Further, the cache hierarchy 102 of some embodiments may employ
additional or fewer cache levels L1, L2, L3. Each of the caches
108, 110, 112 may implement any of a variety of cache structures,
for example, direct mapped cache, multi-dimensional set-associative
cache, and the like. While the L1 cache 108 and the L2 cache 110
are depicted on-chip (at the processor 104) and the L3 cache 112 is
depicted off-chip (not at the processor 104), other embodiments may
employ any arrangement of caches, including all on-chip, all
off-chip, and the like.
[0014] As illustrated, the processor 104 includes one or more
processing cores 114, 115 that utilize the cache hierarchy 102 for
transient storage of data, instructions, or both. While the cache
hierarchy 102 is illustrated as having a single L1 cache 108 shared
by the processing cores 114, 115, the described techniques can
likewise be applied to cache hierarchies 102 that employ separate
L1 caches 116, 117 local to the processing cores 114, 115,
respectively. Additionally, the processor 104 of different
embodiments may comprise fewer or additional processing cores 114,
115, or fewer or additional local L1 caches 116, 117.

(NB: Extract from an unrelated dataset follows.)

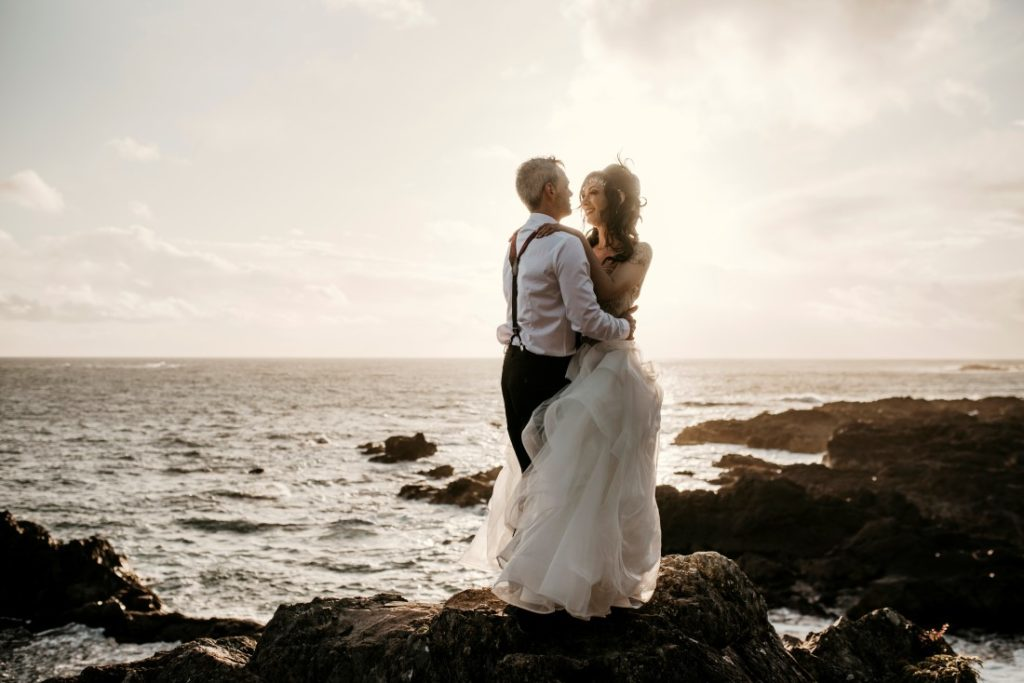 Bride and groom hold each other while looking out over the ocean on Vancouver Island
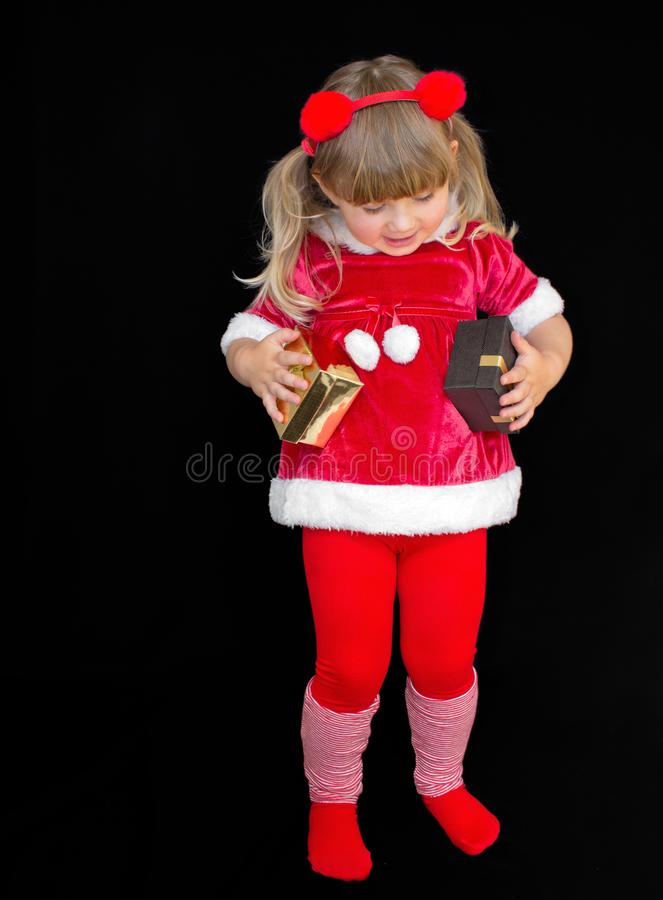 Little beautiful girl in a Christmas Santa suit, with fur balls on her head, holds gifts in her hands and rejoices. The concept of stock images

[0015] In at least one embodiment, the cache hierarchy 102 is
utilized to store data or instructions (hereinafter, collectively
"data") for use by the processor 104 or utilized to facilitate the
transfer of data between, for example, processing cores 114, 115
and the system memory 106 through a memory controller 120. While
the illustrated embodiment depicts a memory controller 120
implemented at the processor 104, in other embodiments, the memory
controller 120 may be implemented elsewhere, for example, at a
memory interface of a stacked memory device implementing system
memory 106. The memory controller 120 generally allocates data to
the system memory 106 from the caches 108, 110, 112, 116, 117 or
the processing cores 114, 115, and retrieves data from the system
memory 106 for the caches 108, 110, 112, 116, 117 or the processing
cores 114, 115.
[0016] The processor 104 further comprises cache controller 122,
which may be implemented as a unified controller, as several
independent (cooperating/coordinated) controllers, as multiple
logic modules, or the like, to control each cache 108, 110, 112.

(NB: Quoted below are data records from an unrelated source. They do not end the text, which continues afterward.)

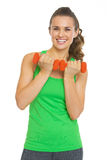Smiling fitness young woman with dumbbells Royalty Free Stock Image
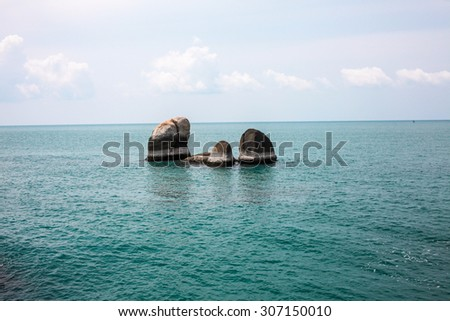 Idyllic blue sea and clear sky and stand-alone rocks. Taken in Koh Samui, Thailand - stock photo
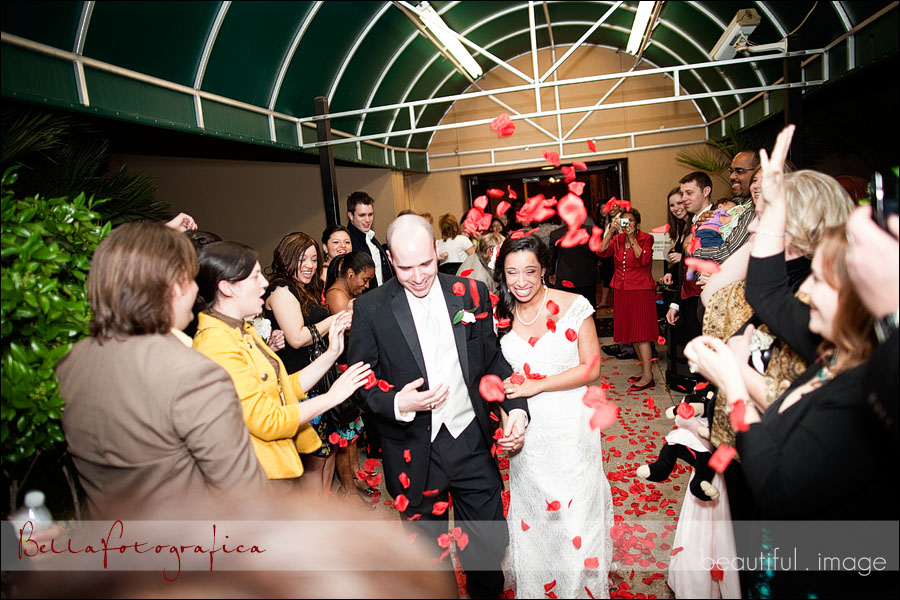 bride and groom leaving under rose petals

For example, the cache controller 122 may control access to each
cache 108, 110, 112, control the transfer, insertion, and eviction
of data to and from each cache 108, 110, 112 in accordance with one
or more replacement policies implemented as replacement policy
logic 124, which designates cache behavior related to cache
invalidations in accordance with a replacement policy.
[0017] In order to insert a new cache line, the replacement policy
logic 124 generally tries to predict the cache line least likely to
be used in the future, so as to evict the cache line that will
result in the most efficient use of the caches 108, 110, 112. If
the replacement policy logic 124 predicts poorly, evicting a cache
line that is used by the processing core 114, 115 sooner than other
cache lines that were candidates for eviction, the processor 104
will likely experience read delays or stalls as a result of having
to retrieve the wrongly evicted cache line from the system memory
106 or a lower level cache 108, 110, 112 than necessary. In
contrast, if the replacement policy logic 124 predicts correctly,
the correctly evicted cache line will not be used by the processing
core 114, 115 before the other cache lines that were candidates for
eviction, and as such the processor 104 will avoid unnecessary read
delays and stalls. The cache controller 122 via the replacement
policy logic 124 may employ any of a variety of replacement
policies, for example, least recently used (LRU), pseudo-LRU, not
recently used (NRU), first in first out (FIFO), least frequently
used (LFU), re-reference interval prediction (RRIP), random, a
combination of these, and the like. In some embodiments, different
replacement policy logic 124 may be used for different caches 108,
110, 112. While the illustrated embodiment depicts unified caches
108, 110, 112, in some embodiments the cache hierarchy 102 may
employ a split structure in one or more caches 108, 110, 112, such
that instructions and data are cached separately. In these
embodiments, the cache controller 122 may employ different
replacement policy logic 124 for instruction caches than for data
caches.
[0018] In the illustrated example, the cache hierarchy 102
implements both an inclusive scheme and a reverse-inclusive scheme.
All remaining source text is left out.